By Will Hall, Baptist Message executive editor
BATON ROUGE, La. (LBM) – A resolution to protect pastors from civil and criminal penalties for doing essential ministry during an emergency order has moved forward by a vote of 7-4 out of the House Administration of Criminal Justice Committee.
H.C.R. 5, authored by Rep. Danny McCormick, a member of Trees Baptist Church in Vivian, “Suspends the enforcement of criminal penalties relative to religious assembly … as they relate to emergency proclamations and violations of emergency proclamations.”
McCormick invited Gene Mills, president of Louisiana Family Forum, and Will Hall, director of the Louisiana Baptist Office of Public Policy, to join him in advocating for the measure before the committee.
Hall said the governor’s office was active in seeking inputs from Louisiana Baptists, the largest non-Catholic religious body in the state, during the 2020 COVID-19 pandemic, regarding the implementation of emergency orders. But he said the resolution offered to de-escalate situations where a conflict might arise from a pastor doing essential ministries during emergency proclamations.
“This is a way, by just taking away the penalties, of avoiding escalation in a situation that can be worked out by reasonable people,” Hall explained.
Meanwhile, Mills testified about the importance to Christians of gathering during an emergency.
“It is precisely during an emergency that people of faith intuitively assemble to pray; to encourage their impacted communities; and to marshal the resources to respond effectively,” Mills said, citing the instances of Hurricanes Katrina, Gustav, and Rita, as well as the floods of 2016, and the responses each time of pastors in the Louisiana Family Forum network to aid the state.
Mills also pointed out the barriers to pastors from performing essential end-of-life pastoral care in hospitals during the COVID-19 pandemic.
“We’re willing to work within some guided protections and even some restrictions,” Mills offered. “We just think the criminal provisions and restrictions ought to be released, and we ought to be treated as first responders — just as we’ve demonstrated in the past that we’re capable of doing.
Three witnesses offered testimony about matters not actually contained in the bill, but germane to the First Amendment freedom to express religious beliefs – a related topic. Some committee members tied this portion of the testimony to a controversy last year with a Baton Rouge pastor who defied the state shelter-in-place order and was subsequently charged and jailed.
In the end, the committee adopted H.C.R. 5 by a 7-4 vote.

• **Tasks to perform**
**1.** Answer these questions about the article on the resolution concerning pastors and emergency orders:
(a) By what vote did the committee move the resolution forward?
(b) What church is Rep. Danny McCormick a member of?
(c) Which hurricanes did Mills cite?
**2.** Copy the article word for word, starting at "Three witnesses offered" and ending at "a 7-4 vote.".
The rows come from a source other than the article.

(Source data)
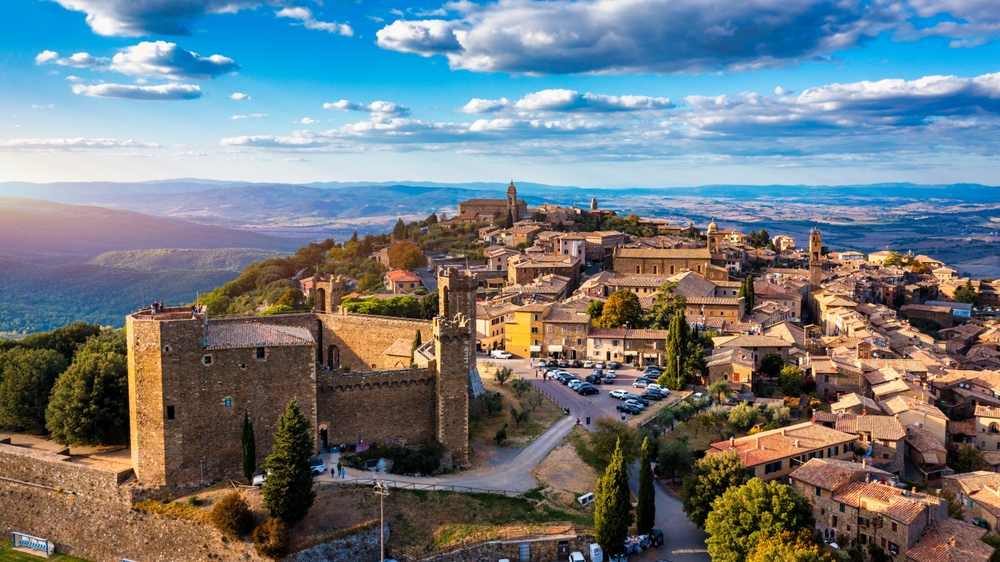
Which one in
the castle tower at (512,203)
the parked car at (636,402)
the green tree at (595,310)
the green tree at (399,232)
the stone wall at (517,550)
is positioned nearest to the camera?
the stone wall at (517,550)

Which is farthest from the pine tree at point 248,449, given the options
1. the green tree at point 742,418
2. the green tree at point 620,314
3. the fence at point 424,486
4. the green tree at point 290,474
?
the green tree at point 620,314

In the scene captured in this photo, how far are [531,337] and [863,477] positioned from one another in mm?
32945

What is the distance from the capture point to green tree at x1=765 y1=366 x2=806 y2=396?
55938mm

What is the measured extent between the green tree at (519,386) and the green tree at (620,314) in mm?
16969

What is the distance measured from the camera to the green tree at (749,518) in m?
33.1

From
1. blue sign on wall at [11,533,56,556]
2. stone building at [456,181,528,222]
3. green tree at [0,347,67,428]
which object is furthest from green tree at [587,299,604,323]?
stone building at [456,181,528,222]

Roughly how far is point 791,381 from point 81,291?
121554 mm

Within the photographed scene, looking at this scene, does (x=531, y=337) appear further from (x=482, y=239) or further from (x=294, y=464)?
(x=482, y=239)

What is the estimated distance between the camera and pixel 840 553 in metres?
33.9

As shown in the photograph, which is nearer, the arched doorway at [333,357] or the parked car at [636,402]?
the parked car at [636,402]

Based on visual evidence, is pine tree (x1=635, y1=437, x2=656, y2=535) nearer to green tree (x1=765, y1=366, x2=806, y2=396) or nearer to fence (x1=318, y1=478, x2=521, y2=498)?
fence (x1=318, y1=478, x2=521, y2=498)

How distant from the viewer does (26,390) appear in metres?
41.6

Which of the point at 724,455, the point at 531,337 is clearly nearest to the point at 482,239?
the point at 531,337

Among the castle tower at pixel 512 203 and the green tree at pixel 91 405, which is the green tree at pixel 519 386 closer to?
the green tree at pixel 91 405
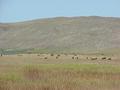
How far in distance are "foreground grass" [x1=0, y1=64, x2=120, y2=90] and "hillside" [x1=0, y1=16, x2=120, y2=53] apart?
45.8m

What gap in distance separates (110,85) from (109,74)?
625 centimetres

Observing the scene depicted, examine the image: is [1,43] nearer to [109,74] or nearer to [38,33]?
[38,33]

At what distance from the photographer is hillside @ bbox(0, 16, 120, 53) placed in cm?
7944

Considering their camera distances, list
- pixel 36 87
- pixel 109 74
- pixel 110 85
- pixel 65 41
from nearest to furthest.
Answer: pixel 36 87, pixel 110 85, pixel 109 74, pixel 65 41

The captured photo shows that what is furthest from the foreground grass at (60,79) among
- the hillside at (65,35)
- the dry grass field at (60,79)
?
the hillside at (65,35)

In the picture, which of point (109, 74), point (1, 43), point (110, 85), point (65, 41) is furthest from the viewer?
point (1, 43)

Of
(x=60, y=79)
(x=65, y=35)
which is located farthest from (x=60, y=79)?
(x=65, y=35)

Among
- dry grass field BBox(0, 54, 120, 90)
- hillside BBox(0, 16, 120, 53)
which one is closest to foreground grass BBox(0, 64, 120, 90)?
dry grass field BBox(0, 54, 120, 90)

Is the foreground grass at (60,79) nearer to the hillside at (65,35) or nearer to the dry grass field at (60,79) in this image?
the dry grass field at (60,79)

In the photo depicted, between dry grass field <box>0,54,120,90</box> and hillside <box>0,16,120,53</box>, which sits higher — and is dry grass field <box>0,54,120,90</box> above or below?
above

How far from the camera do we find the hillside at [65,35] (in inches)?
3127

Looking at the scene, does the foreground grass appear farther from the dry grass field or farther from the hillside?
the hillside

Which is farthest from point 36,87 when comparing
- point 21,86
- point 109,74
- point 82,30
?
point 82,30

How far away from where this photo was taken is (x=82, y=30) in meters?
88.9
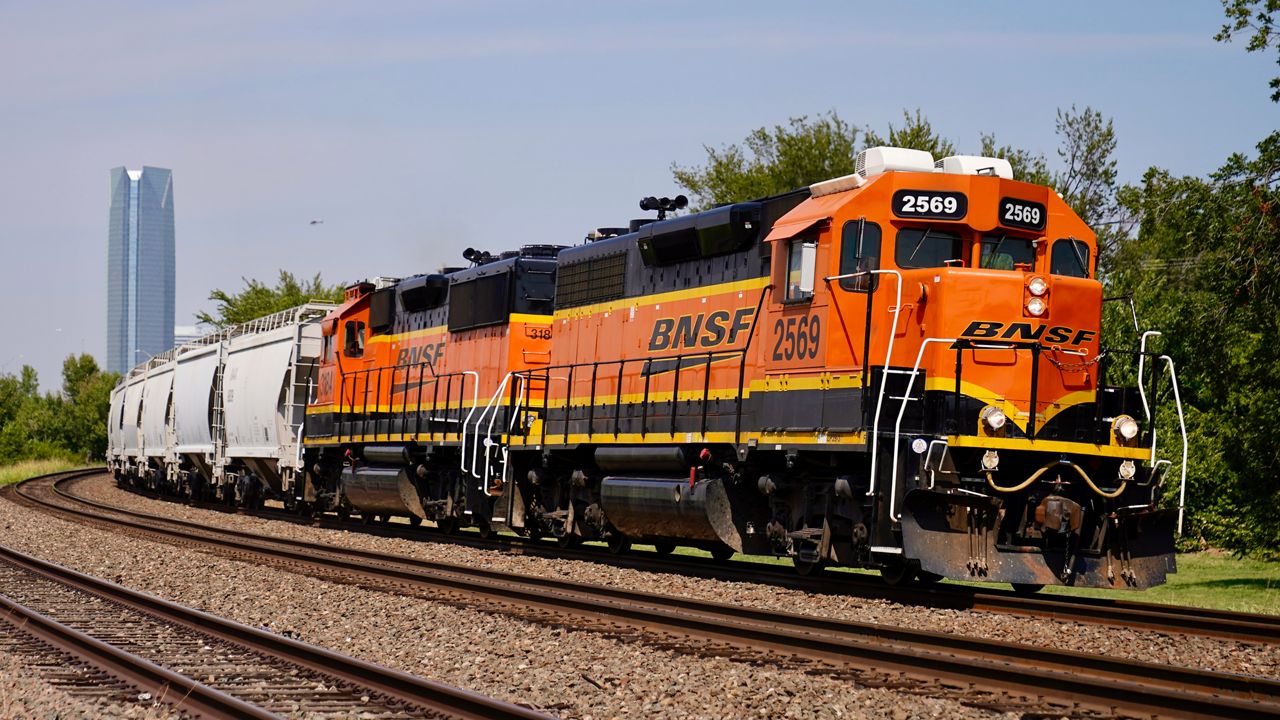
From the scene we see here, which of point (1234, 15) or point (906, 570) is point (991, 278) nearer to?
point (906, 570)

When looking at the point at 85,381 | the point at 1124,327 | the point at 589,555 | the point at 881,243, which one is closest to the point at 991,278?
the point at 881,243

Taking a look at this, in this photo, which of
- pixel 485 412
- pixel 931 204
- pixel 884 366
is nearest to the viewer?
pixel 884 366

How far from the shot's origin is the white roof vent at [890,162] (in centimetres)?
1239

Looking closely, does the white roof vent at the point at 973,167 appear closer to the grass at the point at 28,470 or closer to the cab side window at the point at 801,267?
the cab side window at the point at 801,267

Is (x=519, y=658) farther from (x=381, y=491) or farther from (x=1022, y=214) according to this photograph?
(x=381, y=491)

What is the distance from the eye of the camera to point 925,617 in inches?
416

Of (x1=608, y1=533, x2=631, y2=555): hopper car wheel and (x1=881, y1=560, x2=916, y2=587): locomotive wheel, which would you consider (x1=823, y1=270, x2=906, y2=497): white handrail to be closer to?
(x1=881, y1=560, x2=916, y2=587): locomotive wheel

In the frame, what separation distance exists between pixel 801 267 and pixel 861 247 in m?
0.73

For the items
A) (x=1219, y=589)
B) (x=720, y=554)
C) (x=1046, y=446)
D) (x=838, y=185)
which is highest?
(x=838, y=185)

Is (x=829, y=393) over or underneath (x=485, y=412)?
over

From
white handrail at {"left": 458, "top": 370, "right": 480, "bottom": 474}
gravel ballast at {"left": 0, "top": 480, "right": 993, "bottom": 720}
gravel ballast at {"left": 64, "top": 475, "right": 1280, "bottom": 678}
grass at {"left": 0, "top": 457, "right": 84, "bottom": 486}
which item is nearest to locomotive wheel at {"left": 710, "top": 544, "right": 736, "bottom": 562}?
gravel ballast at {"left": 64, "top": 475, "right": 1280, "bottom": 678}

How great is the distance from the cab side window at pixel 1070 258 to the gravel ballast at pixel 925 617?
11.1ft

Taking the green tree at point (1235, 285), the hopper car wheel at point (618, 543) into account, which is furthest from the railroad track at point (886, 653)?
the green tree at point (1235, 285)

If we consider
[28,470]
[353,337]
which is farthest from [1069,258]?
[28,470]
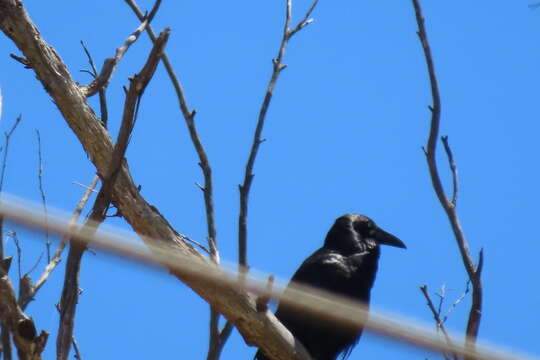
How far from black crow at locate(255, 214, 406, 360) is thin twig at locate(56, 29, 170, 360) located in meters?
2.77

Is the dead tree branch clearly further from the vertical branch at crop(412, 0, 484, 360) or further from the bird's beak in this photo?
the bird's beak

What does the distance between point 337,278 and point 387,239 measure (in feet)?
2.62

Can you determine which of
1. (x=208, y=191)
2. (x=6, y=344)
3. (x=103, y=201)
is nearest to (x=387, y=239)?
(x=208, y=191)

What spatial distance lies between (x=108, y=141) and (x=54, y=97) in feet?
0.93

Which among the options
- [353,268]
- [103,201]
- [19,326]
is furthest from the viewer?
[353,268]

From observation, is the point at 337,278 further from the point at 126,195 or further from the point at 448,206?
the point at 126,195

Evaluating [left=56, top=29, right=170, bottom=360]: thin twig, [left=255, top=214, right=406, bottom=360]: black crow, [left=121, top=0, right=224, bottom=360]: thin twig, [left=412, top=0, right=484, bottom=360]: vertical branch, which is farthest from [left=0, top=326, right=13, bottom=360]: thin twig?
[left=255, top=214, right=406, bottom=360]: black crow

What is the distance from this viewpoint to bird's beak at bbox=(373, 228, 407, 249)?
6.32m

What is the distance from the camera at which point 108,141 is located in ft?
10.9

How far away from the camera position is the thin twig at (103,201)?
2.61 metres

• **Outputs by task**
**1.**
(a) 7-4
(b) Trees Baptist Church in Vivian
(c) Katrina, Gustav, and Rita

**2.**
Three witnesses offered testimony about matters not actually contained in the bill, but germane to the First Amendment freedom to express religious beliefs – a related topic. Some committee members tied this portion of the testimony to a controversy last year with a Baton Rouge pastor who defied the state shelter-in-place order and was subsequently charged and jailed.
In the end, the committee adopted H.C.R. 5 by a 7-4 vote.